Task prompt
Your task is to restate exactly the lines from the one holding "phylum: Chordata" to the end of the entries below, inclusive.
# # # # # # #
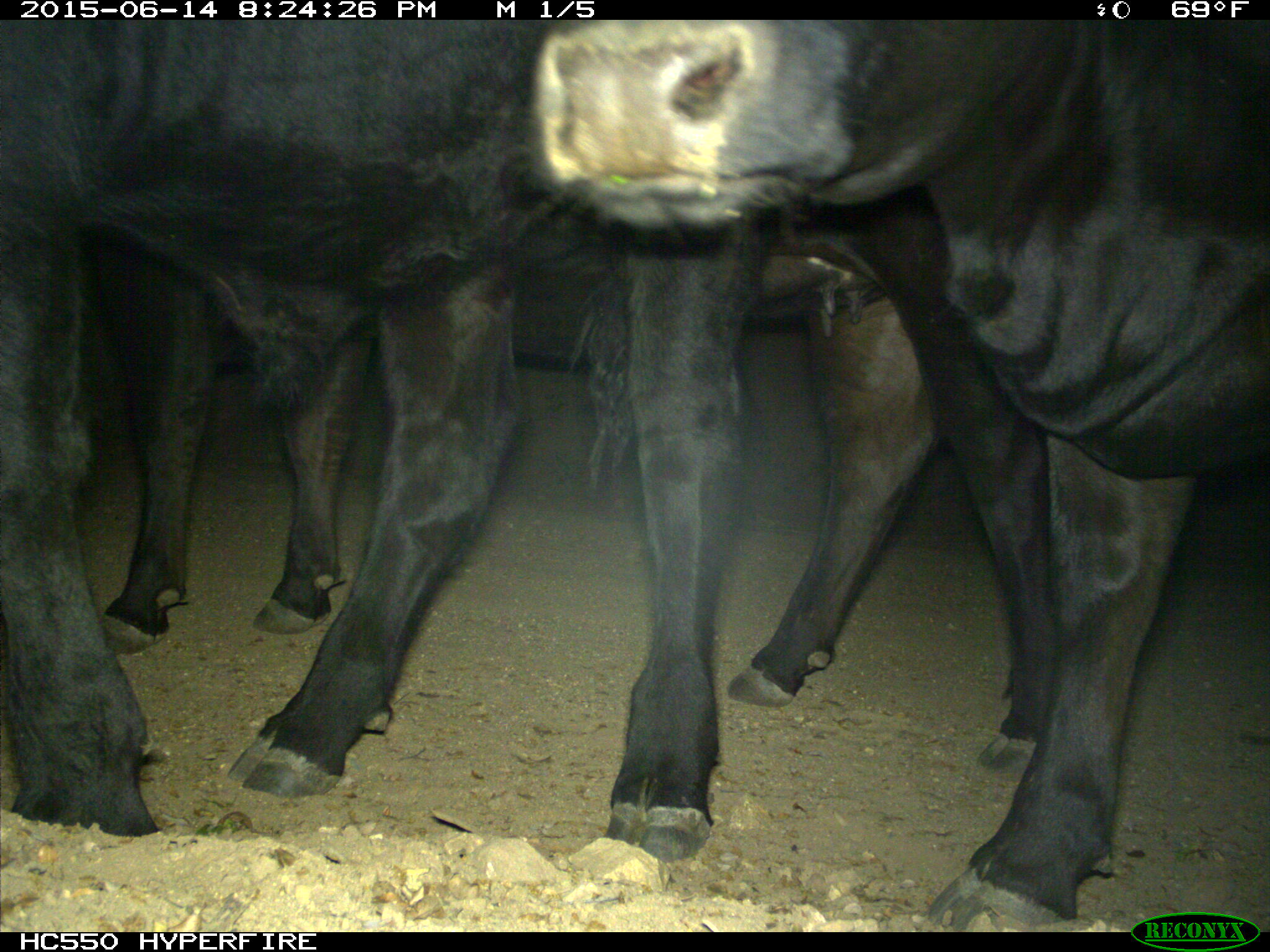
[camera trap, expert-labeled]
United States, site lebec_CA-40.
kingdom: Animalia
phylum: Chordata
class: Mammalia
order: Artiodactyla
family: Bovidae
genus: Bos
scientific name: Bos taurus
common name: domestic cow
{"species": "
# # # # # # #
Reply to the exercise
phylum: Chordata
class: Mammalia
order: Artiodactyla
family: Bovidae
genus: Bos
scientific name: Bos taurus
common name: domestic cow
{"species": "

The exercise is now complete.